During this initial state disability interview, the claims representative will also evaluate other non-medical requirements needed for SSD. Non-medical requirements for SSD include proof of citizenship, personal information, marriages and insurance through your work record.
Approval of State Disability Insurance Benefits
Once you are approved for state disability insurance benefits, you will only receive SSD benefits after you have been disabled for over 5 months. However, it’s more likely that you will be approved after six months or a year, but you will receive a back-pay starting after 5 complete months after your disability began. You will receive your disability benefit check each month, and if your income is higher than a certain amount, you are required to pay taxes on your state disability benefits.
Also, you will receive SSD as long as your condition is not allowing you to work, but Social Security Administration will perform a CDR (continuing disability review) on your case 1 to 3 years to evaluate if your medical condition is improving or not.
When State Temporary Disability Benefits is Denied
Not all applications for SSD are automatically approved. Some are rejected if they don’t meet the eligibility requirements. However, you have the right to appeal the decision as an applicant. Once you receive the denial letter, you have to request a review of the denial within 60 days. In most states, the first step of the appeal process is the request for reconsideration. It is a request for a new review by another claims examiner.

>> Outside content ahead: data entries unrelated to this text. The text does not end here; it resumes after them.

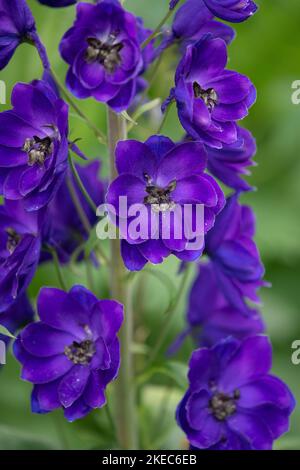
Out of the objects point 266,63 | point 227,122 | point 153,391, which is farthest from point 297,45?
point 227,122

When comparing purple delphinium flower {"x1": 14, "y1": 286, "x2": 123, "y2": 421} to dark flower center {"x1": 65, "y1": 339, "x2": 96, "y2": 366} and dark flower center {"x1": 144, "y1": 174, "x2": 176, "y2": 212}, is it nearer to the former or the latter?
dark flower center {"x1": 65, "y1": 339, "x2": 96, "y2": 366}

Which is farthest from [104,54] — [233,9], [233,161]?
[233,161]

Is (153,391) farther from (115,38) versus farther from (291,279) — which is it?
(115,38)

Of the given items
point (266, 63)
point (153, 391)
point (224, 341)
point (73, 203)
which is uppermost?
point (266, 63)

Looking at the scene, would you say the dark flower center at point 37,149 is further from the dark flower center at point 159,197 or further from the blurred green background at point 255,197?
the blurred green background at point 255,197

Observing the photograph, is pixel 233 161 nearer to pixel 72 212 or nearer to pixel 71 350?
pixel 72 212

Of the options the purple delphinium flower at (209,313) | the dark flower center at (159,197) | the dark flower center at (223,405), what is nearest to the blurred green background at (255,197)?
the purple delphinium flower at (209,313)

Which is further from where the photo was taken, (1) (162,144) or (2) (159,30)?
(2) (159,30)
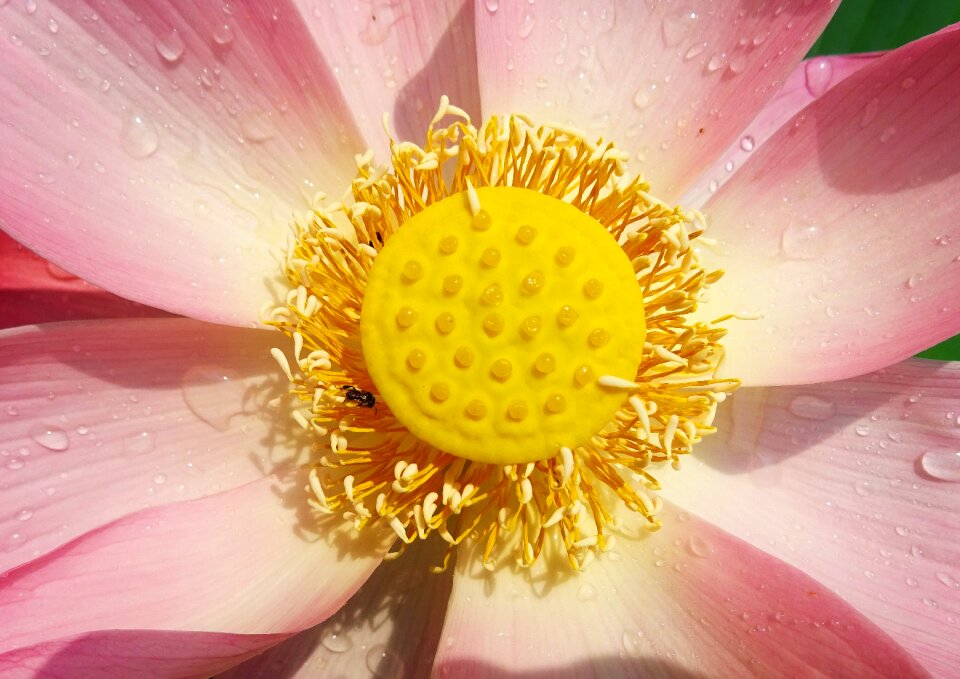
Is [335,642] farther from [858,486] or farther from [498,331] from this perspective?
[858,486]

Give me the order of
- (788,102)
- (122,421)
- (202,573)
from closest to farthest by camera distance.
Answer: (202,573) < (122,421) < (788,102)

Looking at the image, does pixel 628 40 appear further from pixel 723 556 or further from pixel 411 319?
pixel 723 556

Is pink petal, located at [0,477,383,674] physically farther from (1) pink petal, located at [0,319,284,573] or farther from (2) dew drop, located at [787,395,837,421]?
(2) dew drop, located at [787,395,837,421]

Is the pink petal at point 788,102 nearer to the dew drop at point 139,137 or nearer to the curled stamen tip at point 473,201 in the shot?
the curled stamen tip at point 473,201

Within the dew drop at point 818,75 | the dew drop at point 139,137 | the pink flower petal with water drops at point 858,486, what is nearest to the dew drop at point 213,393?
the dew drop at point 139,137

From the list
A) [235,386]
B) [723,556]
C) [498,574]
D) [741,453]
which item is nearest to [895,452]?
[741,453]

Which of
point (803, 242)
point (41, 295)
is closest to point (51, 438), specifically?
point (41, 295)

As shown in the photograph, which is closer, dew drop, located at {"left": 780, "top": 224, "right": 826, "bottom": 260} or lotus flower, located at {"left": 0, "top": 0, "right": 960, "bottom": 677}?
lotus flower, located at {"left": 0, "top": 0, "right": 960, "bottom": 677}

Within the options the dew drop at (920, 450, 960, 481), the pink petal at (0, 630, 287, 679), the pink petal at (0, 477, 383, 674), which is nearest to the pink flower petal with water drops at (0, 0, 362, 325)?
the pink petal at (0, 477, 383, 674)
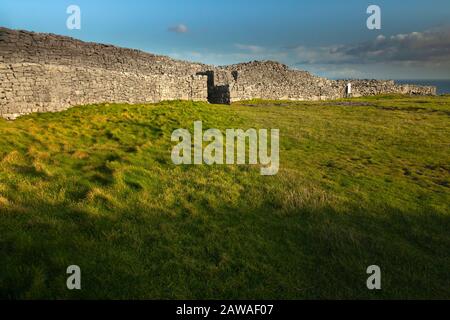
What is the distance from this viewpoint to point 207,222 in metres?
8.54

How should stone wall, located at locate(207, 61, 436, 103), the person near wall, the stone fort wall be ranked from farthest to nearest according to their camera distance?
1. the person near wall
2. stone wall, located at locate(207, 61, 436, 103)
3. the stone fort wall

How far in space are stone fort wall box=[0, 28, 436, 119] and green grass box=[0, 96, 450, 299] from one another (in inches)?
127

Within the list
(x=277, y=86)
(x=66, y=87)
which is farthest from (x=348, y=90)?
(x=66, y=87)

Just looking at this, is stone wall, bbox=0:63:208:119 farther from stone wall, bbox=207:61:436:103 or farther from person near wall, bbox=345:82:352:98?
person near wall, bbox=345:82:352:98

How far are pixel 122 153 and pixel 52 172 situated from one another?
316 cm

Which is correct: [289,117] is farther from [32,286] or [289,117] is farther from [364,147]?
[32,286]

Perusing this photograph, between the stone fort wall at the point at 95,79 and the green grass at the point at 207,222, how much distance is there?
127 inches

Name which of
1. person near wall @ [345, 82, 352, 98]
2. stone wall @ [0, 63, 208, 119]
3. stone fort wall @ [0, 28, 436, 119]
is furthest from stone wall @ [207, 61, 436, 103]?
stone wall @ [0, 63, 208, 119]

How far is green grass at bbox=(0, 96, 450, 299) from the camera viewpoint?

If your application is denied once again, you can appeal a medical decision and request a hearing with an administrative law judge (or “ALJ hearing”) working for the Social Security Administration. If that doesn’t go as planned, you have another option, which is a review by the Appeals Council of and administrative law judge (ALJ).
The Appeals Council can reverse ALJ’s decision for a deserving applicant of state disability benefits, or grant an approval or remand a case (ordering a second hearing to be held), or issue another denial.